Vous réveillez-vous en nage, haletant, couvert de sang, la main crispée, pour avoir trop longtemps maniée l’épée ? Êtes-vous surpris de ne pas découvrir le sol de votre chambre jonché du corps de vos ennemis, de ne pas découvrir une femme nue et terrorisée à vos côtés ? Dommage, c’est que vous n’êtes pas très Conan !
Autant le guerrier cimmérien me lasse vite, autant je reconnais être fasciné par son père, Robert E. Howard, le père de l’Heroic fantasy. Robert est un génie, l’égal de R. R. Tolkien (la fantaisie positive) et de H. P. Lovecraft (le fantastique monstrueux).
Si j’en crois Robert, nos manuels d’histoire sont tronqués. Ils omettent la préhistoire pré-cataclysmique, celle de Kullbar l’atlante (20 000 av. J.-C.). Un cataclysme engloutit Atlantis et ses cités étincelantes. Alors, vint le temps de l’âge hyborien, celui de Conan, une période de troubles, de magie et de grosses bêtes, que la grande invasion picte éradiquera. Enfin, s’ouvrira notre âge à nous, celui de l'Empire romain.
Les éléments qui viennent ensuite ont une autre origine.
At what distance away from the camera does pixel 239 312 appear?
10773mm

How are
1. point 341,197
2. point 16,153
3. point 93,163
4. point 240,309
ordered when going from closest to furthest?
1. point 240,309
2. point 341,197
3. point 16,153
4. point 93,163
Conan est un Cimmérien, un colosse musculeux, un barbare. Son visage et son corps sont couturés de cicatrices, sa grande chevelure est noire de jais et ses yeux bleus perçants. Aventurier, il sera, tour à tour, pirate, général, tueur à gage ou roi d’Aquilonie. Il vit pour et par le combat. Il tue, viole, vole, sans sourciller. Son éthique est simple : il lutte pour vivre.
Son monde est cruel et dangereux. Les décors sont crépusculaires, les manifestations surnaturelles terrifiantes, les femmes peu vêtues, la magie noire et les monstres méphitiques. La guerre y est incessante, les carnages succèdent aux massacres, les luttes s’achèvent par l’anéantissement d’un parti, voire des deux. Souvent, Conan reste seul. Robert décrit avec gourmandise les os broyés, les éclaboussures de cervelles, les rivières de sang. Conan est un mercenaire attiré par la ville et ses richesses. Le combattant vainqueur et honoré acceptera le trône, mais l’appel de l’aventure sera le plus fort. Conan vit pour la guerre, le pouvoir n’est rien.
Dernière Conan, Robert n’est jamais loin. Son propos est clair : le barbare est solide et prévisible. L’homme civilisé est corrompu et fourbe. La civilisation s’effondrera. L’urbain, s’il survit, redeviendra barbare. Robert Howard fut aussi un fils dévoué. Il soigna sa mère, mais, quand elle sombra dans un coma définitif, le 11 juin 1936, il se suicida d'une balle dans la tempe. Il n’avait que trente ans. Étrange homme.